• **EXTRACT**:
■ ■ ■

Or I get a neat stacktrace showing me, where I messed up.
If I catch a lib::stdexcept::Exception
or a normal std::exception
I print the following.
Message after the error message and stack trace.
Reporting an issue: If you are seeing this message and are not a crowlang contributor. Then please open a Github Issue. As this error is likely a result of unintended behavior. Open an issue at: https://github.com/soerlemans/crowlang/issues/new/choose
As this should never happen in a production release. Neatly letting any users know that they should open a bug report.
Optimizing and getting rid of visitor everywhere idiom
So I wanted to make my programming language order agnostic. I wanted for toplevel functions defined in the same module to be able to call each other without the need for forward declarations. Like in Rust and Golang. I thought this would be a cool feature.
The visitor design pattern
So the visitor design pattern is amazing for compiler development. It allows you to decouple, behavior from AST nodes itself. Now I am not going to explain the visitor pattern itself in this segment. Instead I suggest you read the explanation on refactoring.guru.

■ ■ ■

• **EXTRACTED DATA**:
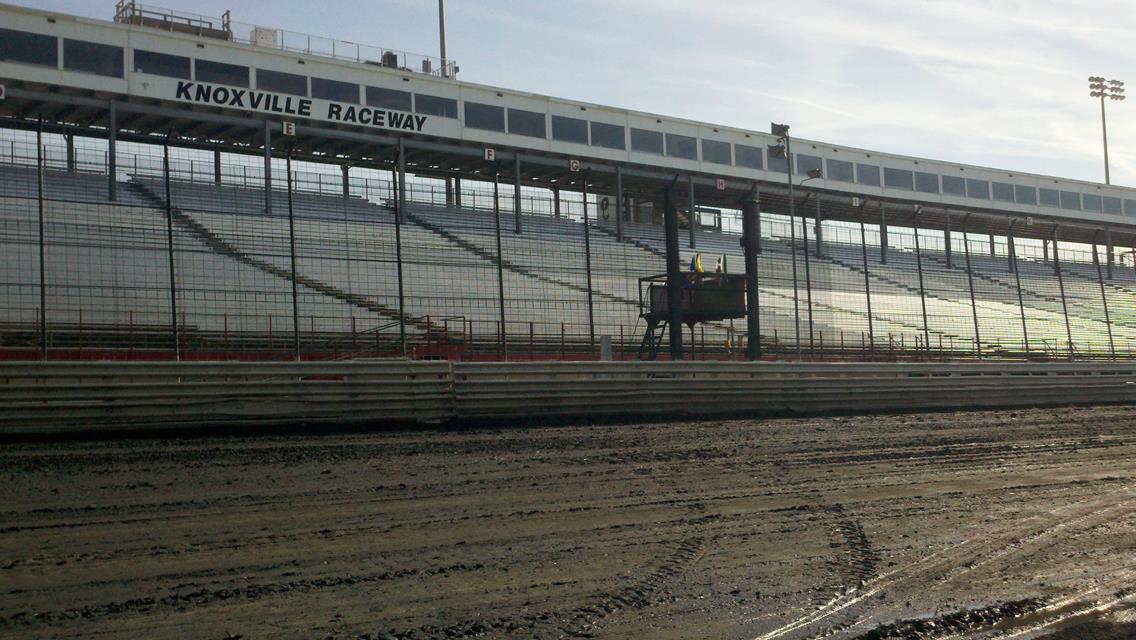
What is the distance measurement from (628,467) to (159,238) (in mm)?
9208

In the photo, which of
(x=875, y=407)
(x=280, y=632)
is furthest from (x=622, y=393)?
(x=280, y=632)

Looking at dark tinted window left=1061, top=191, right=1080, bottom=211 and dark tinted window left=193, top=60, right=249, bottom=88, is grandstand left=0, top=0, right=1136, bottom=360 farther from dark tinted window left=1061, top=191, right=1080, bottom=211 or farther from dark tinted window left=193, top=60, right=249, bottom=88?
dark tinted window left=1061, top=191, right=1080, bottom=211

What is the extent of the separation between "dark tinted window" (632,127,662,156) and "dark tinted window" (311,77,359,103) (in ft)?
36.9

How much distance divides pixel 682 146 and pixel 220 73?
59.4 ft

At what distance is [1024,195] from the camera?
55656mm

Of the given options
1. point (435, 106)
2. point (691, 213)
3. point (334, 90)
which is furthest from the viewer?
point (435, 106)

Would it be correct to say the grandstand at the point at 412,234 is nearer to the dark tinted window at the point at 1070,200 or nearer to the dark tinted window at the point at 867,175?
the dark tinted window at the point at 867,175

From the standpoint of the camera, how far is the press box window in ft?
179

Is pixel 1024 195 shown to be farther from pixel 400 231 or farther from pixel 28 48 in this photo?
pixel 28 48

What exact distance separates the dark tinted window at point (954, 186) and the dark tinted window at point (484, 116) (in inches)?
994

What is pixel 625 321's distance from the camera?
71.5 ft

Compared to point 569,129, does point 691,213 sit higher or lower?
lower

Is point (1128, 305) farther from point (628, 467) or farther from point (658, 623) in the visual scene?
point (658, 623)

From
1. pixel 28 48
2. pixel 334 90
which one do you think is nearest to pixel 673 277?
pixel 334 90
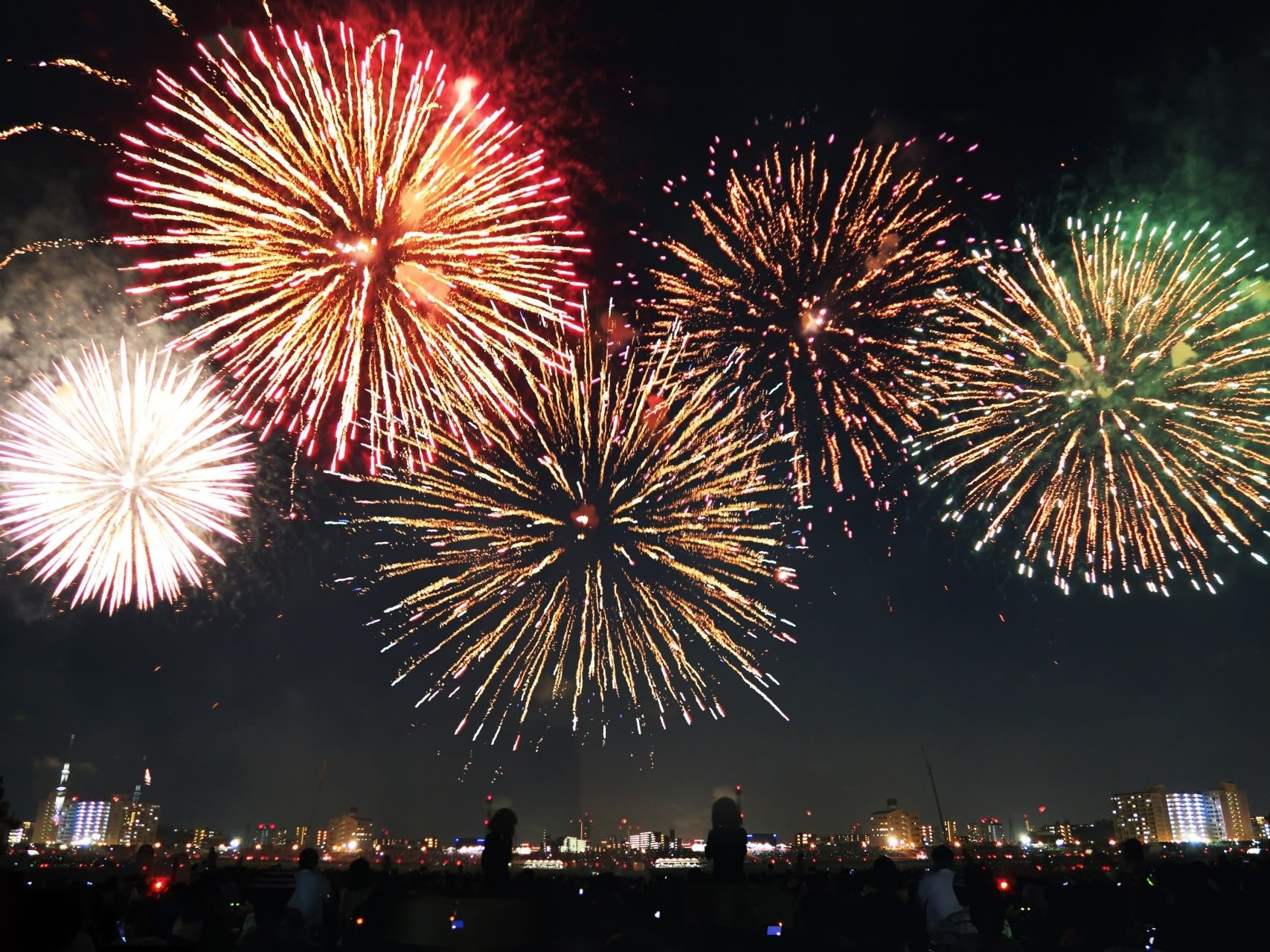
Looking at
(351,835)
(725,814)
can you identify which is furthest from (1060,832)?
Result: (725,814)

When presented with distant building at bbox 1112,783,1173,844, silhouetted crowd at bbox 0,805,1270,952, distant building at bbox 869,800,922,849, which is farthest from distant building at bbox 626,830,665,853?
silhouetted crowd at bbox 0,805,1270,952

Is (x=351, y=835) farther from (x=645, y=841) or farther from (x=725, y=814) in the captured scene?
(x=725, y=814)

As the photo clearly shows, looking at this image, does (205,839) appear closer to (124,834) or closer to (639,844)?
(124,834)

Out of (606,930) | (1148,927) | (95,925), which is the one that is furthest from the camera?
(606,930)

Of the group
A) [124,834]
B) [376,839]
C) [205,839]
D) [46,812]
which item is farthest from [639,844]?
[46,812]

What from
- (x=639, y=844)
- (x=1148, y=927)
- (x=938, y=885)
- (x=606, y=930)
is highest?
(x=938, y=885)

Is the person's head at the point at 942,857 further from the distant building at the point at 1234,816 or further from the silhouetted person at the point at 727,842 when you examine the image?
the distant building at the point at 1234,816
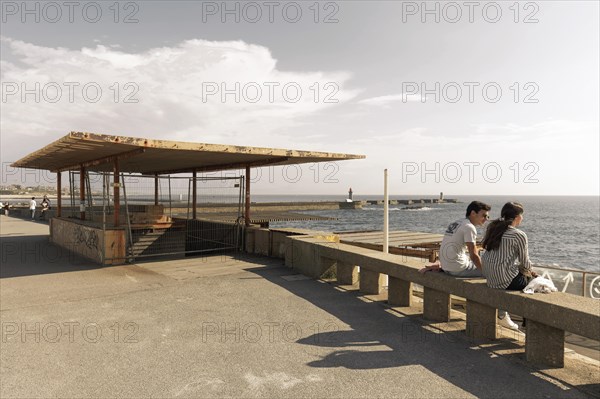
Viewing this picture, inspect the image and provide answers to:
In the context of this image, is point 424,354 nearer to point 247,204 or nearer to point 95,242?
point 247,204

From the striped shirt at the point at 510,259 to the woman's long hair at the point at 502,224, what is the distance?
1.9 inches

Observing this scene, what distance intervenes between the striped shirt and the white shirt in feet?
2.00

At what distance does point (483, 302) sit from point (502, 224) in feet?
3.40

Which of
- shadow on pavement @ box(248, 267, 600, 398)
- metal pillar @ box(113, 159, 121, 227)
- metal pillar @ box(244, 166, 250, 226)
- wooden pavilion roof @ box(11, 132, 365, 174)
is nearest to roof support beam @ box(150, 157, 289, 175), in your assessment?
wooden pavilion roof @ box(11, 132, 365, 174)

■ ■ ■

• **ASSIGNED TASK 1**:
From the crowlang excerpt, copy the text word for word, starting at "Reporting an issue: If" and ending at "a bug report.".
• **ASSIGNED TASK 2**:
Name every programming language, project, or website that the crowlang excerpt mentions by name.
• **ASSIGNED TASK 3**:
In the crowlang excerpt, what did the author want toplevel functions defined in the same module to be able to do?

• **TASK RESULT 1**:
Reporting an issue: If you are seeing this message and are not a crowlang contributor. Then please open a Github Issue. As this error is likely a result of unintended behavior. Open an issue at: https://github.com/soerlemans/crowlang/issues/new/choose
As this should never happen in a production release. Neatly letting any users know that they should open a bug report.

• **TASK RESULT 2**:
crowlang, Github, Rust, Golang, refactoring.guru

• **TASK RESULT 3**:
Call each other without the need for forward declarations.